WHAT IS BEING ASKED: Only one stretch of the data below is wanted: the lines starting at the one with "[citizen-science consensus label]" and ending at the one with "Label granularity: sequence-level.", both included, given again exactly.

THE DATA:

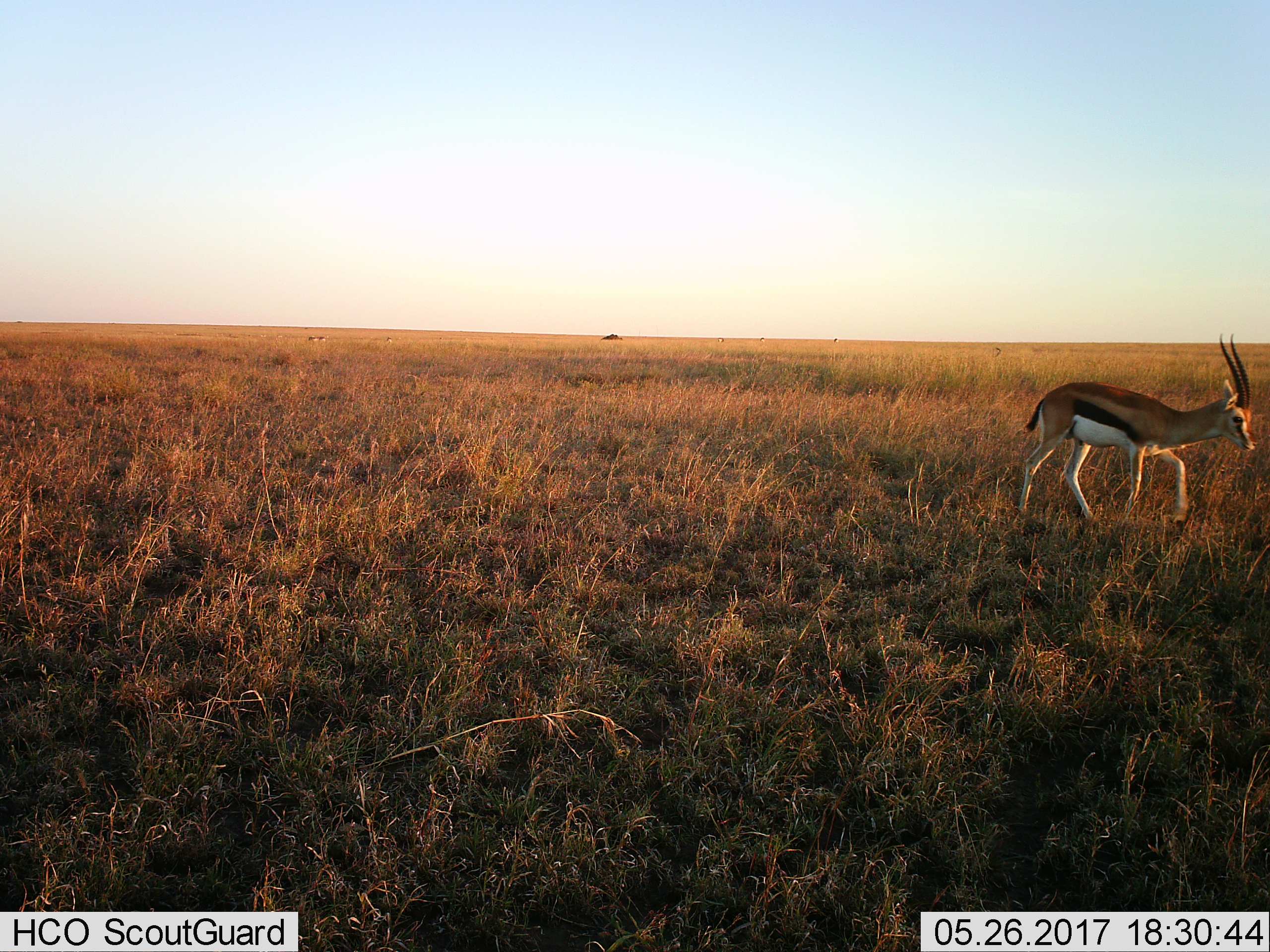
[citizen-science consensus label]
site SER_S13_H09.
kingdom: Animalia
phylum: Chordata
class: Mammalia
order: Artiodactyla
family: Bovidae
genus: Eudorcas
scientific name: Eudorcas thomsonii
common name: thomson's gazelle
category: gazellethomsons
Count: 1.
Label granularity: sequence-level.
* * *
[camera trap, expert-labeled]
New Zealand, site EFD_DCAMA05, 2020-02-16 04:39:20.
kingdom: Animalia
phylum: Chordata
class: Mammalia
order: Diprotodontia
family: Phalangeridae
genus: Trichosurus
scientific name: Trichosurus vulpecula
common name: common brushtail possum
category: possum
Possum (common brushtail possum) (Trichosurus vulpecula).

OUTPUT BELOW:
[citizen-science consensus label]
site SER_S13_H09.
kingdom: Animalia
phylum: Chordata
class: Mammalia
order: Artiodactyla
family: Bovidae
genus: Eudorcas
scientific name: Eudorcas thomsonii
common name: thomson's gazelle
category: gazellethomsons
Count: 1.
Label granularity: sequence-level.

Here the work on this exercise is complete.